December 11, 2024 at 4:45 PM
This version may not have 159 colourful miniatures but it does have cute little faces and animals in its initials – the same kind that graces almost every page of LTK 191‘s first text: the only Dutch version of the OF "Roman de Fergus".

These initials reveal one scribe across two manuscripts!
December 11, 2024 at 4:45 PM
LTK 2040 is tiny by comparison – an open spread is considerably smaller than a single page from LTK 191, and only four short segments survive.
What jumps out besides this are multiple instances of censorship: an owner of this MS has erased mentions of love and tenderness between the main characters…
December 11, 2024 at 4:45 PM
What follows is a third, 10-page segment with folios that are damaged to varying extents. They are narrower and shorter than those of the "main" segment and those of the following text, and the last page‘s verso side is completely empty, implying again that the MS was re-bound at least once.

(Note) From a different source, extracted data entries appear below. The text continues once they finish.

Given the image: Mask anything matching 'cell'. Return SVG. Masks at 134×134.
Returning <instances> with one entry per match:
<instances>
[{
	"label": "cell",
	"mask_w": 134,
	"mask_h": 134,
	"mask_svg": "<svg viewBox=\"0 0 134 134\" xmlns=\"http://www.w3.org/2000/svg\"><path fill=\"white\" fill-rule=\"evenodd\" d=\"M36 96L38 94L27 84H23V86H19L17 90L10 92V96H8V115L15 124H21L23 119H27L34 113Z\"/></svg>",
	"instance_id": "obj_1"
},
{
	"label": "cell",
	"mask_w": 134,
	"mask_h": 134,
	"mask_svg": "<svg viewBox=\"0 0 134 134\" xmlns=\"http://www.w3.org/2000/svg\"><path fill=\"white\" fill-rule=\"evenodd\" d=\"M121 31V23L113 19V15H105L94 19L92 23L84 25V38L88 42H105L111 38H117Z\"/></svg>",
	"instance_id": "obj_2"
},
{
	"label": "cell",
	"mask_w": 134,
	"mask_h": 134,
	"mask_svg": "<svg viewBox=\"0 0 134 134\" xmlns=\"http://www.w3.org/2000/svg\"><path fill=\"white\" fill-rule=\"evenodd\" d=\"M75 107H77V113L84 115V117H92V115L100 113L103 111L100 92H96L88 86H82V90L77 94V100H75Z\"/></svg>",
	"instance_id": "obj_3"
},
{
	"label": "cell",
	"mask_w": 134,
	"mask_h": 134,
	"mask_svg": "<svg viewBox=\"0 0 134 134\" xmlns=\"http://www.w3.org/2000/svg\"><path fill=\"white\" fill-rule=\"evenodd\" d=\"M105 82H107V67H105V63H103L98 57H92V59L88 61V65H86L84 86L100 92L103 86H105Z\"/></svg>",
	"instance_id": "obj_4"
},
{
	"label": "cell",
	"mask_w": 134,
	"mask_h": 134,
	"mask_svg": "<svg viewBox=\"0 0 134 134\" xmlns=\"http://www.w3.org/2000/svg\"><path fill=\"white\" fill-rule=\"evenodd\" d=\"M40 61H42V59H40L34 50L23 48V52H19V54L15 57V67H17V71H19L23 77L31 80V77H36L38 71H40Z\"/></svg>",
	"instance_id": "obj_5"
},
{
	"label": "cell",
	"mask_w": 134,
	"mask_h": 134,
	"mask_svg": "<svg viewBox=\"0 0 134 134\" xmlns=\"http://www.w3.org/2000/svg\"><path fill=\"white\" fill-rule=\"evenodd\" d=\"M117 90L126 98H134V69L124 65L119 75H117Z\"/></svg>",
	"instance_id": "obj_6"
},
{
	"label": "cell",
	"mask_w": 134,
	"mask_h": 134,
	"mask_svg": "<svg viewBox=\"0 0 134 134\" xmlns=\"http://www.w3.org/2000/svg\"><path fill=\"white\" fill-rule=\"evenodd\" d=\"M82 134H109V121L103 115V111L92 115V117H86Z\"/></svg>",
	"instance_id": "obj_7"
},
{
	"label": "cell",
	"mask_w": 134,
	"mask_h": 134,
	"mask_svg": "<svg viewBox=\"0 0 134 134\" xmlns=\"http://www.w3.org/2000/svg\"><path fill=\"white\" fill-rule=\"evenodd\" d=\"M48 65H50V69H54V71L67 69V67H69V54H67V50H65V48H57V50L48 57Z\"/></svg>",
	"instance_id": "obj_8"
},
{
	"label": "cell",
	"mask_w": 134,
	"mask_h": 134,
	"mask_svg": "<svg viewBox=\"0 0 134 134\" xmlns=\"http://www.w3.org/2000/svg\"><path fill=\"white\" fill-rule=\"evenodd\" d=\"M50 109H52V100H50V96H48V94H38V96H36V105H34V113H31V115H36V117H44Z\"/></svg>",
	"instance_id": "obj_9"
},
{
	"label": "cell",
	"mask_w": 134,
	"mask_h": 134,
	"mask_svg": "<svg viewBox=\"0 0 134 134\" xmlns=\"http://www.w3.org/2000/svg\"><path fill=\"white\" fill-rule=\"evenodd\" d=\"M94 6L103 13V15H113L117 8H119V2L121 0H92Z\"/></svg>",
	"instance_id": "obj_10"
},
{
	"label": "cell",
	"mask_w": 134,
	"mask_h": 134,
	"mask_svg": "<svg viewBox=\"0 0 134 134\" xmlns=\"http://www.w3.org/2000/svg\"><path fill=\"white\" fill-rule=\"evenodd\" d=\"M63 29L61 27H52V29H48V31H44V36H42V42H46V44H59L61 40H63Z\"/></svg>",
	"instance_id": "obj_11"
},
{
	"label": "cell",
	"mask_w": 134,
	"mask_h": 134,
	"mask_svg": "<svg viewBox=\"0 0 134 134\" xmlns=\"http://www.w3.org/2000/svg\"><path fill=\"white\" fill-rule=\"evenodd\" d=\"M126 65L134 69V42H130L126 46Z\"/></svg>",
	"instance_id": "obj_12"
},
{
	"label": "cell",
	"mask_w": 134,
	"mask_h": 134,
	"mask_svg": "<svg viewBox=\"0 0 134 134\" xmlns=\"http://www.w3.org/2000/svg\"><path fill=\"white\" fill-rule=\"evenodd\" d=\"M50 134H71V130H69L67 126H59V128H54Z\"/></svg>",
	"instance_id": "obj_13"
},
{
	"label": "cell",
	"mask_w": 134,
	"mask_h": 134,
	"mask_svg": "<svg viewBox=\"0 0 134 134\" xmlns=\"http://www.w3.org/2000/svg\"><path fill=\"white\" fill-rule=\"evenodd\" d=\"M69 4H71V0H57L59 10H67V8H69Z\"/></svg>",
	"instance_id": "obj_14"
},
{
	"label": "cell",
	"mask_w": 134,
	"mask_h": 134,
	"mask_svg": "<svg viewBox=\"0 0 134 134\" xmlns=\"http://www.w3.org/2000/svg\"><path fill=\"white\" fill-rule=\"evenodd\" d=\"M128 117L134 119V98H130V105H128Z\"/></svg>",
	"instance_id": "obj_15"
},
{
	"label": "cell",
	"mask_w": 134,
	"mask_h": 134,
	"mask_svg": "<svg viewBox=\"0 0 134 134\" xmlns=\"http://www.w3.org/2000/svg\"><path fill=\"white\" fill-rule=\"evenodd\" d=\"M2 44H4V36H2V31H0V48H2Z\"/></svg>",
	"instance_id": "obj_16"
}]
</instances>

December 11, 2024 at 4:45 PM
A very clearly legible main segment of the text follows after two folios that are smaller in dimension, partly dirty and partly faded. Between these two segments are traces of the compiler/binder‘s work: two pages that were cut and removed from the "better" segment.
December 11, 2024 at 4:45 PM
I got to visit @unileiden.bsky.social today and looked at the only two surviving Middle Dutch witnesses of "Floris ende Blancefloer" – in two 14th-c. manuscripts that differed greatly in look and feel!